(DATASET CONTENT Opens)

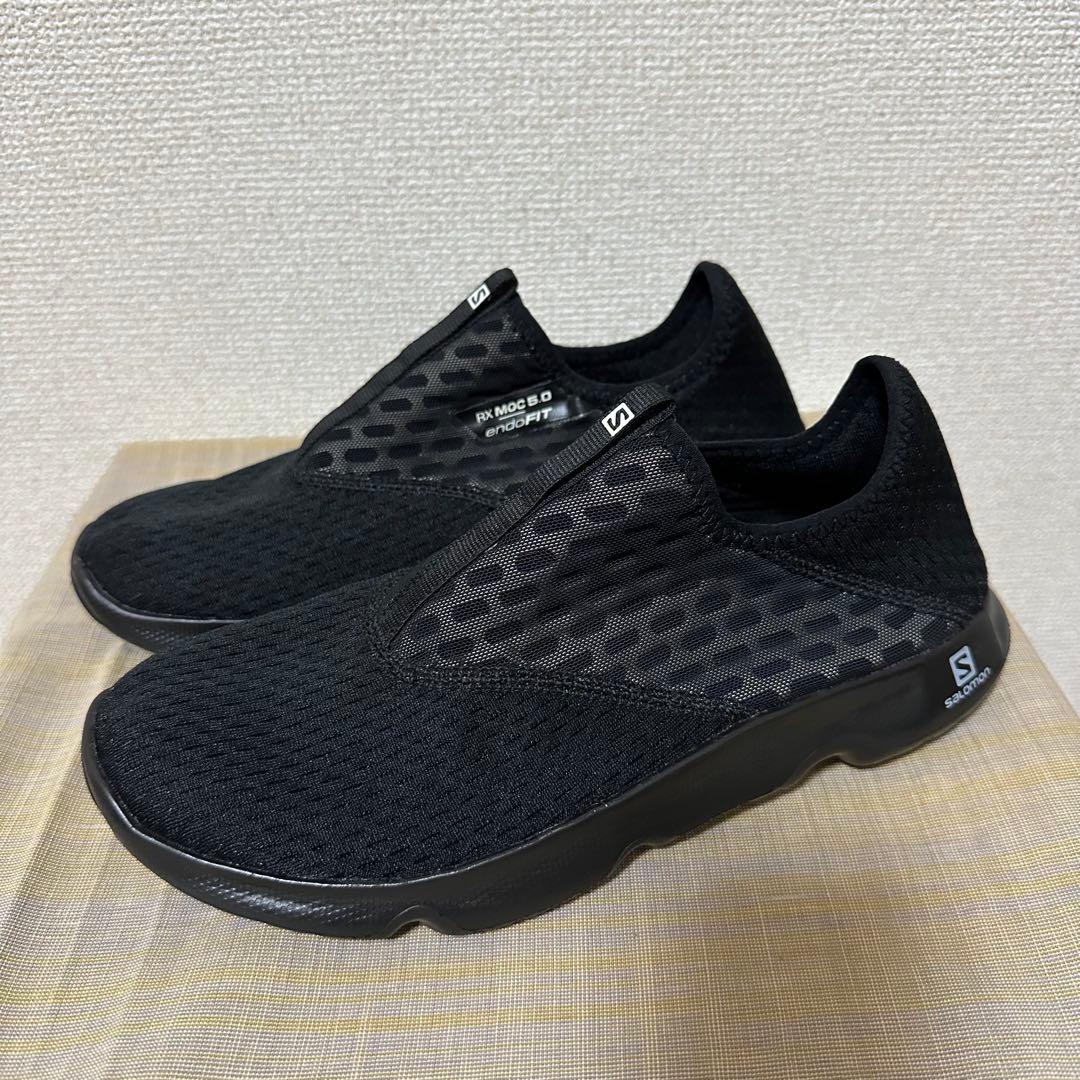 【美品】サロモン RX MOC 5.0 シューズ 26cm SALOMON 5,229円
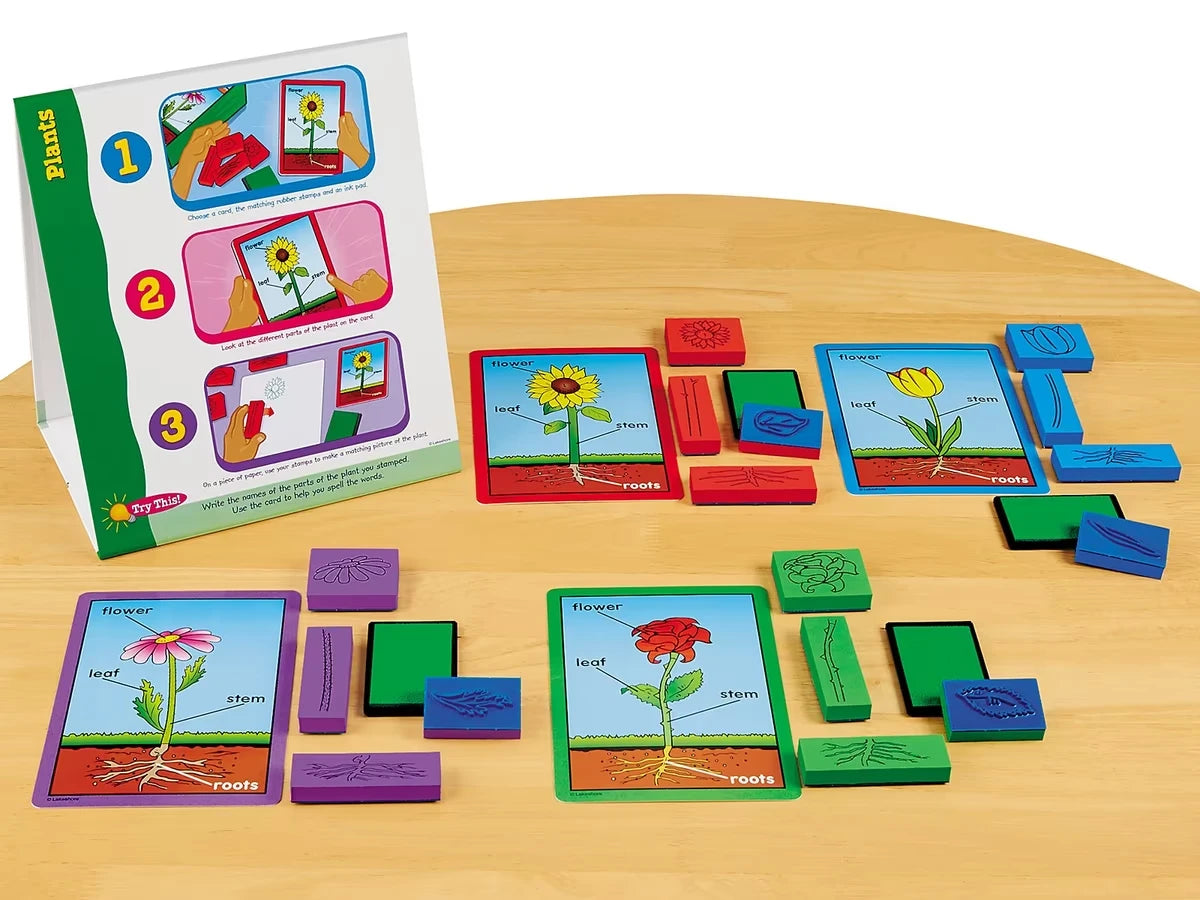 Plants Instant Learning Center - US 3293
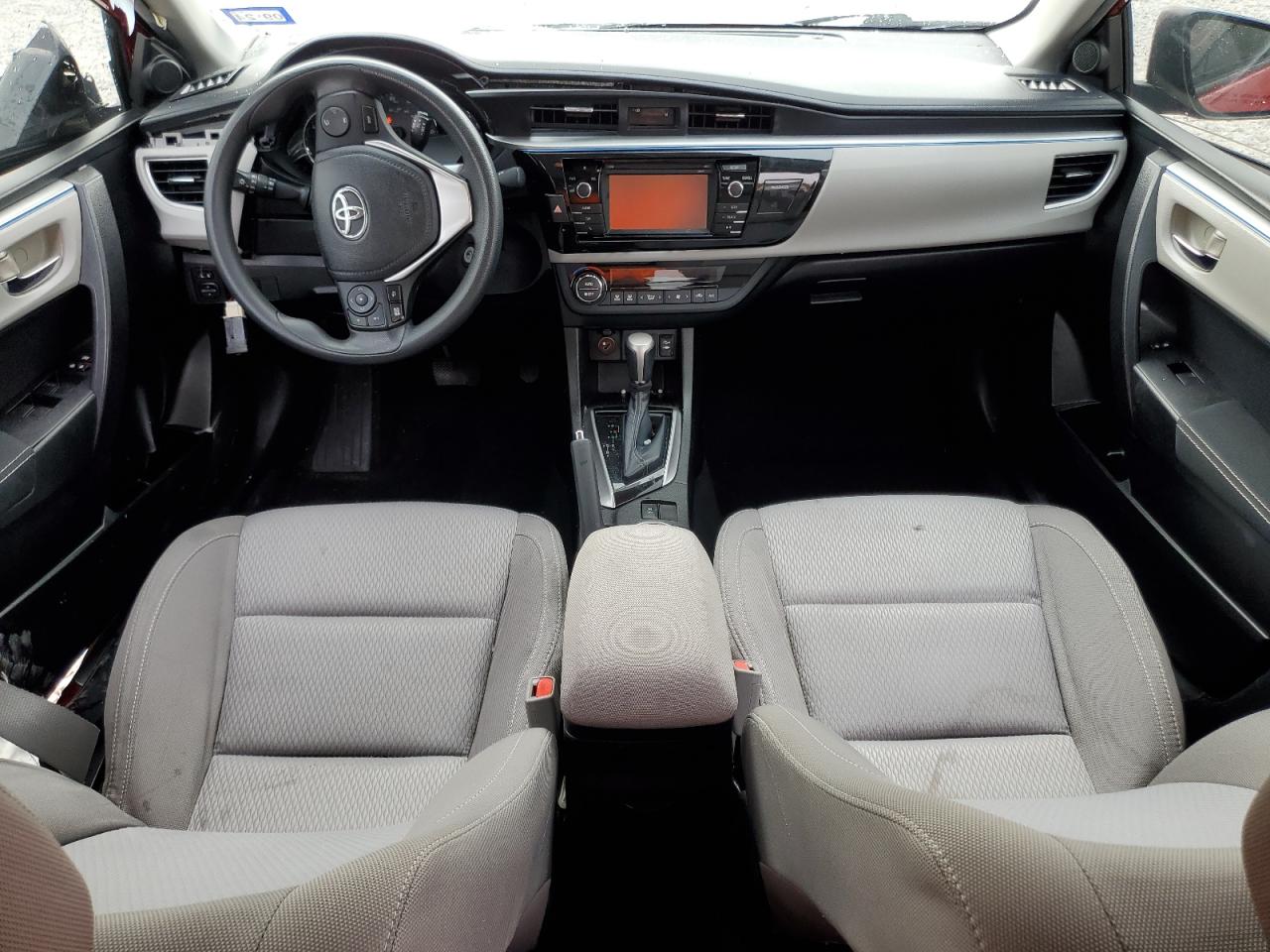 5YFBURHE7GP374560 TOYOTA COROLLA 2016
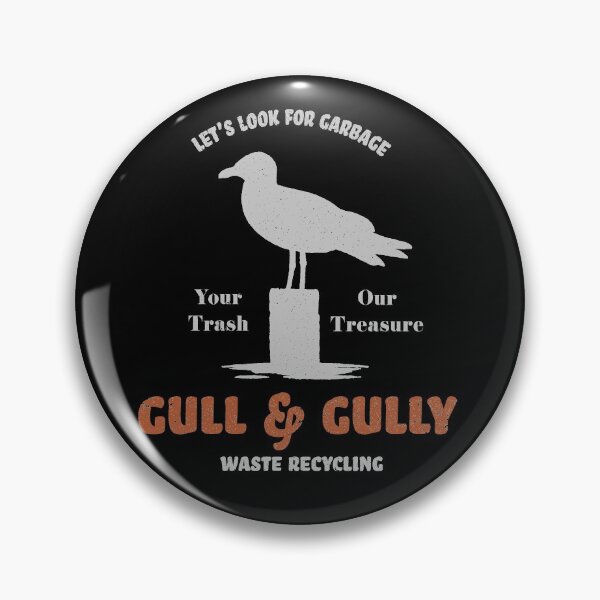 Item preview, Gull & Gully designed and sold by NorthCraft.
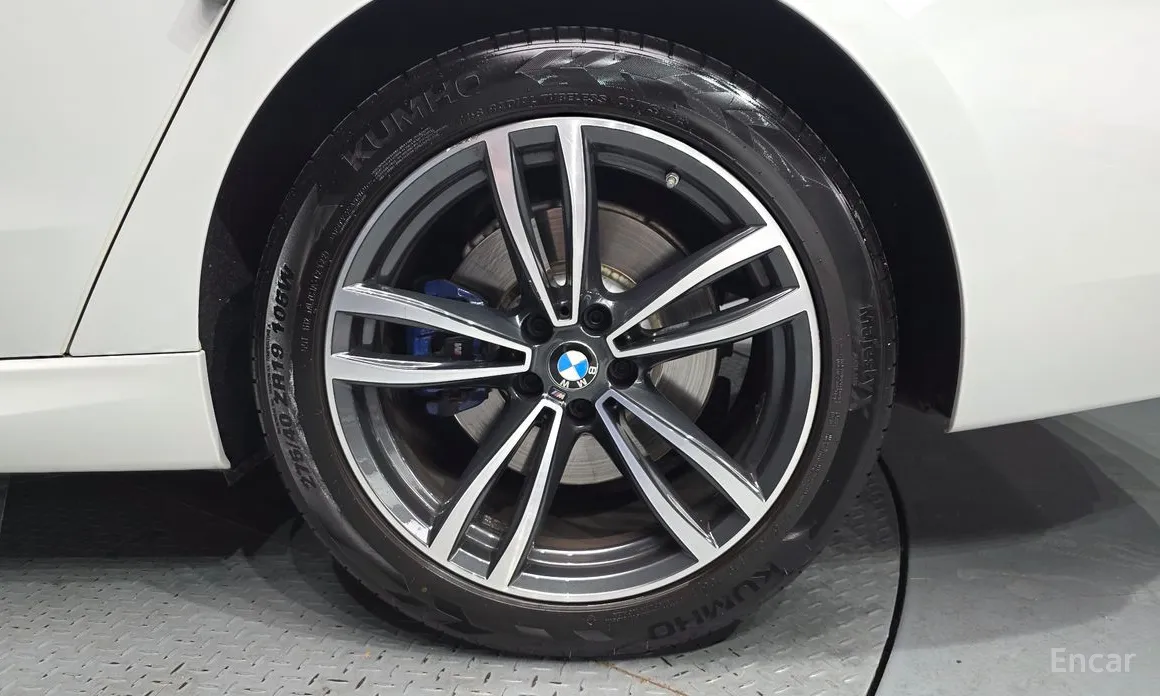 BMW Gran Turismo 2017 620d xDrive M Sport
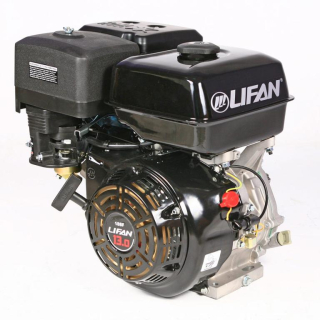 Motor - Motor LIFAN 13KM 390 pre snehové frézy pre mini rýpadlá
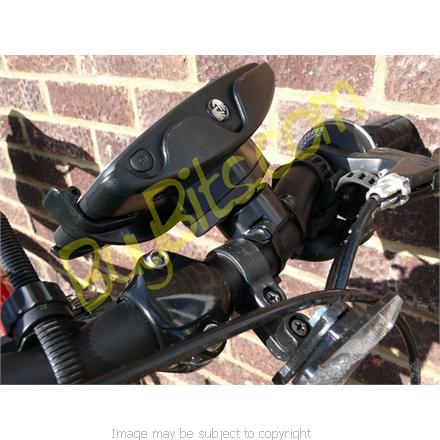 RAM EZ-ON - OFF BICYCLE HANDLEBAR MOUNT RAP-274-1-GA37 for the Garmin Nuvi 1690 (SKU 7260)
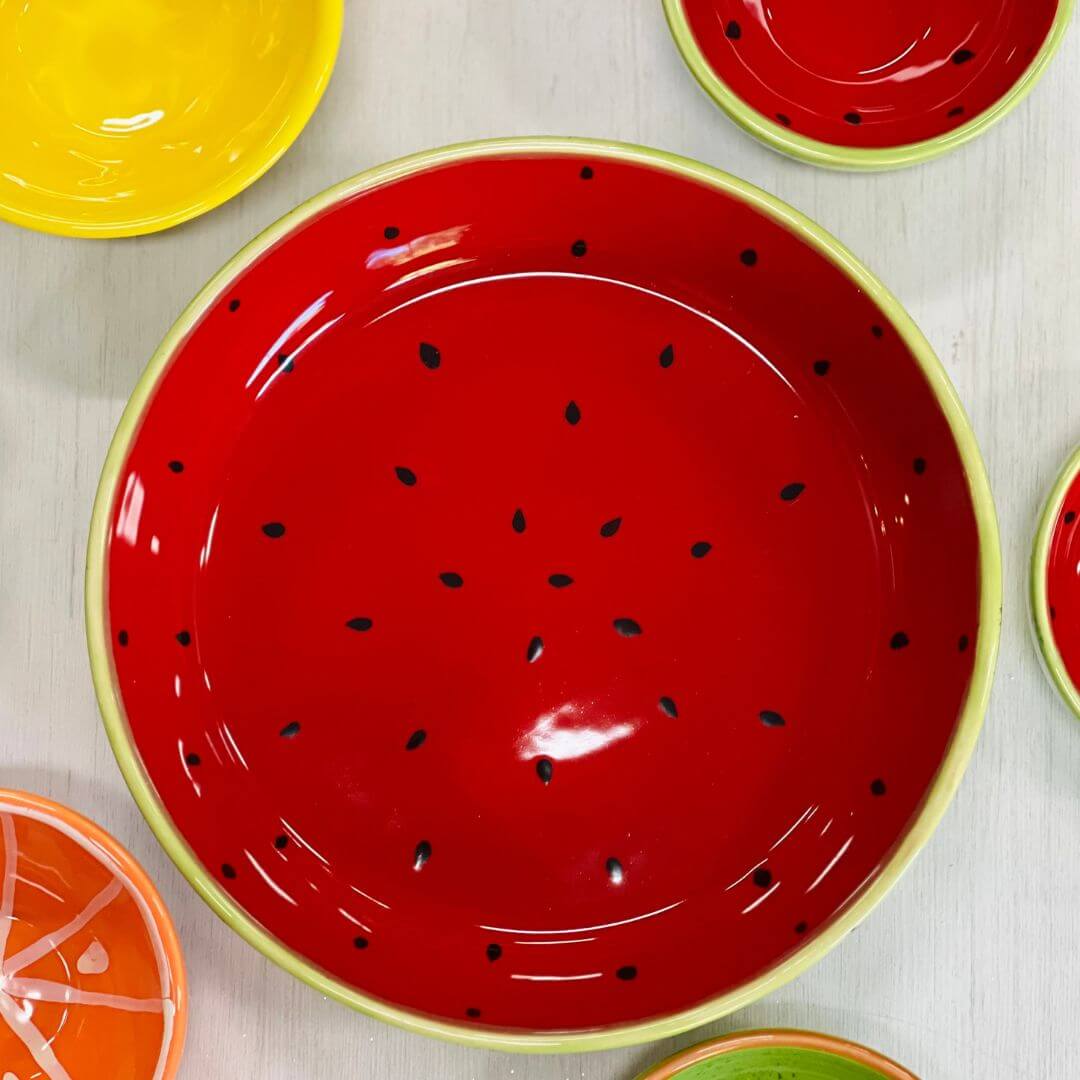 Bowl Melancia Tutti-frutti - 6x28,5 - 1,8l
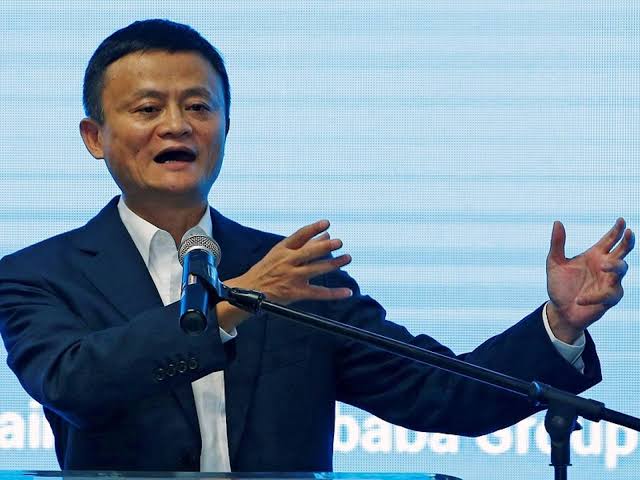 Çinli milyarder Jack Ma, Ant Group'un kontrolünü bırakıyor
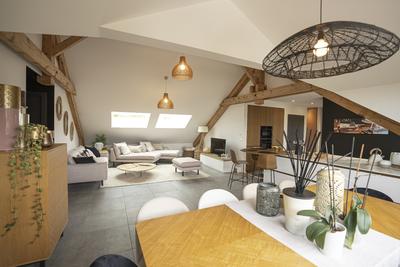 Appartement - 120 m² - 4 pièces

(DATASET CONTENT Closes)

Copy every line of the data above word for word, leaving out the pictures.

 【美品】サロモン RX MOC 5.0 シューズ 26cm SALOMON 5,229円
 Plants Instant Learning Center - US 3293
 5YFBURHE7GP374560 TOYOTA COROLLA 2016
 Item preview, Gull & Gully designed and sold by NorthCraft.
 BMW Gran Turismo 2017 620d xDrive M Sport
 Motor - Motor LIFAN 13KM 390 pre snehové frézy pre mini rýpadlá
 RAM EZ-ON - OFF BICYCLE HANDLEBAR MOUNT RAP-274-1-GA37 for the Garmin Nuvi 1690 (SKU 7260)
 Bowl Melancia Tutti-frutti - 6x28,5 - 1,8l
 Çinli milyarder Jack Ma, Ant Group'un kontrolünü bırakıyor
 Appartement - 120 m² - 4 pièces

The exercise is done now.